13. Business organizations
There are many types of business organizations in the business world. Choosing the form of business organization is a key factor to success of any business organization.
Anyone who wishes to start a business must take into consideration the objectives in setting up a business organization, the amount of capital needed to launch it and the level of control, the business and tax liability of different forms of ownership and expected profits or losses of the business.
There are essentially three basic ways to set up a privately owned enterprise: a sole proprietorship, a partnership, and a corporation. Each form of business organization has its advantages and disadvantages.
A sole proprietorship is an unincorporated business that is owned and operated by one person called a sole proprietor or sole trader. It's the most commonly used form for new small businesses.
Advantages of a Sole Proprietorship
A sole proprietorship is the least costly and easiest form of business organization to launch and operate.
A sole proprietorship is a business in which the owner is fully and personally responsible for all the obligations of the enterprise.
A sole proprietor is entitled to all the company’s profits and takes complete managerial control.
A sole proprietor is free to make any business decision – what kind of business activities to choose, who to hire or fire, when to take a vacation, when to liquidate his or her business and so on.
There is preferential tax treatment. It means that any profit earned from the business is considered a sole proprietor’s income. The owner pays only personal income taxes on the business’s profits, which are reported as personal income on the proprietor’s individual income tax return.
Disadvantages of a Sole Proprietorship
Unlimited liability being the major disadvantage of a sole proprietorship means that a sole proprietor assumes the burden of any losses or liabilities the enterprise faces. A business owner is personally responsible for the company’s debts. It means that personal assets such as money from his bank account and the proceeds from the sale of his house can be taken to pay liabilities of the business.
Limited resources refer to the owner’s personal financial resources and his or her ability to borrow.
A sole proprietorship ends with a sole proprietor’s death.
A partnership is an association of two or more persons, who act as co-owners of an unincorporated business and operate it for profit. The way a partnership is established, run and taxed often makes it the most attractive form of business. To start a partnership it’s necessary to draw up a partnership agreement stating the terms of the partnership, the rules of how to manage it, each partners’ personal rights and liabilities.
Advantages of a Partnership
A partnership is relatively easy and inexpensive to establish.
There are more possibilities in raising funds because the borrowing power of two or more partners is greater.
Each partner can benefit a partnership by his/her knowledge, skills or ideas and specializes in certain activities of the business.
Like a sole proprietorship partnerships are subject to special tax treatment. Any profit of a partnership passes on to its owners, who report their portion of earnings on their personal income tax returns.
Disadvantages of a Partnership:
A partnership has unlimited liability and if it is unable to meet its financial obligations, partners have to use their personal assets to pay off all the business’s debts.
Profit sharing can excite controversy when one or more partners aren’t putting great efforts into the management of the business.
Disagreements between the partners may cause management conflicts. Partners’ different ideas on how to run the company can lead to disagreements that are likely to harm its business activity.
The partnership is terminated because of the withdrawal or death of a partner. If the business is to continue, a new partnership agreement must be drawn up.
Unlike a sole proprietorship or a partnership, a corporation is a business that is authorized by law as a separate legal entity with its own powers, responsibilities, and obligations. The essential feature of a corporation is its legal independence from its owners. Ownership of a corporation is represented by shares of stock also called stock or shares. The corporate owners are known as shareholders or stockholders.

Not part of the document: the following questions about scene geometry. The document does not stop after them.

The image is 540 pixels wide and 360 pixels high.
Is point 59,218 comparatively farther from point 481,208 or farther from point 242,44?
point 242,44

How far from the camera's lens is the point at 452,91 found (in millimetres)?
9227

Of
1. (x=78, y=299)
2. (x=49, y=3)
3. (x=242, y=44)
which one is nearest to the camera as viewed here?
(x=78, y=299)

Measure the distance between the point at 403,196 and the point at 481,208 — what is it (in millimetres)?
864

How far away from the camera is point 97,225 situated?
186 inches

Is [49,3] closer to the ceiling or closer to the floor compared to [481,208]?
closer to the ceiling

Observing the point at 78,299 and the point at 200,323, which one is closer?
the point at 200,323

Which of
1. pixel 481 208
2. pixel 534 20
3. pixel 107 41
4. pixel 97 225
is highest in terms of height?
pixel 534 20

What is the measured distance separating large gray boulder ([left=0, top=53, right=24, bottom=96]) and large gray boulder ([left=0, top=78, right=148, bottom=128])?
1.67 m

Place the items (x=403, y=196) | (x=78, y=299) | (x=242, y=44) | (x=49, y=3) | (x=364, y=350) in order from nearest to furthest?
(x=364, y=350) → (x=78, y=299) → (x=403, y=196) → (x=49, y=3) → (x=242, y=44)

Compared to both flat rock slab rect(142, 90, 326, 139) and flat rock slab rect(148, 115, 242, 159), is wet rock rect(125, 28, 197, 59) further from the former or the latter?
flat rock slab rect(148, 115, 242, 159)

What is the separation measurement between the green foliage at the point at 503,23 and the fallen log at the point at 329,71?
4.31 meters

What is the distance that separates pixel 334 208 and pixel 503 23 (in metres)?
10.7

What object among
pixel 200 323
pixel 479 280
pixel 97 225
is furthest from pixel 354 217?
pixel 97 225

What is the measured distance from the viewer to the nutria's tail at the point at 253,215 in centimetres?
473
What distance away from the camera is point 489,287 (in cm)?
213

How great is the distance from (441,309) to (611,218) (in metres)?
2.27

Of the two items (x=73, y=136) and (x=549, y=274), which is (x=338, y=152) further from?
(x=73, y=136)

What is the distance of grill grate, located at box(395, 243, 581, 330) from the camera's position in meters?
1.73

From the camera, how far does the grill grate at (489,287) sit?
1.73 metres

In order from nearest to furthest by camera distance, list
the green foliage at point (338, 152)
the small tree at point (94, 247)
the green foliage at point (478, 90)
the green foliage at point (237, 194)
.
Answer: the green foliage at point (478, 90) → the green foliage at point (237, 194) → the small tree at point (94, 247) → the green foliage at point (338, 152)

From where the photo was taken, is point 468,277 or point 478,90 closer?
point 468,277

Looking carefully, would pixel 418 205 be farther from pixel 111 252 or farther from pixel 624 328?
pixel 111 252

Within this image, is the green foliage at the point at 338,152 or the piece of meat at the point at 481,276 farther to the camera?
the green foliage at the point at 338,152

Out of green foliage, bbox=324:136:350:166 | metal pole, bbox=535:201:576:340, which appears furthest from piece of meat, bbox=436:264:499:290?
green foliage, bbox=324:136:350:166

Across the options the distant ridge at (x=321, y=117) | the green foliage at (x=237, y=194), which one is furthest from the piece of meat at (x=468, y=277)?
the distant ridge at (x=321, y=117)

Advantages of a Corporation:
Limited liability is one of the major advantages of a corporation. Shareholders are not liable for the debts of a company they own shares in. If a business fails shareholders can lose no more than he or she has paid for the shares of stock but their personal assets – car, home, and personal bank accounts – are safe from the creditors of the business.
Being a separate legal entity, the corporation actually owns and operates the business for the benefit of the shareholders, but under their total control.
Shares of ownership are transferable. Stockholders can enter or leave a corporation at will simply by buying or selling shares of stock.
Corporation has unlimited life. The corporation’s power of succession enables it to have a continuous existence. Unlike a sole proprietorship, the death of the corporate stockholders will not terminate the corporation, since their shares are passed on to their heirs.
It is much easier for a corporation to increase capital to manage and expand its operations. To raise additional funds corporation attracts new stockholders by selling its new issues of shares to the public.
Disadvantages of a Corporation
A corporation is difficult and expensive to create and organize. This process requires higher start-up capital and the services of a lawyer to obtain a government charter.
Corporation is subject to double taxation. As a legal entity it pays a corporate income tax. Then, if the corporation distributes some of its net income to the stockholders as dividends, they are taxed again on the stockholders’ individual income tax returns.
The shareholders do not directly manage the corporation's daily operations. Instead, the shareholders meet at a corporation’s annual meeting to elect a board of directors whose job is to make general business decisions. Their decisions are then implemented by the corporation's officers, who are appointed by the directors.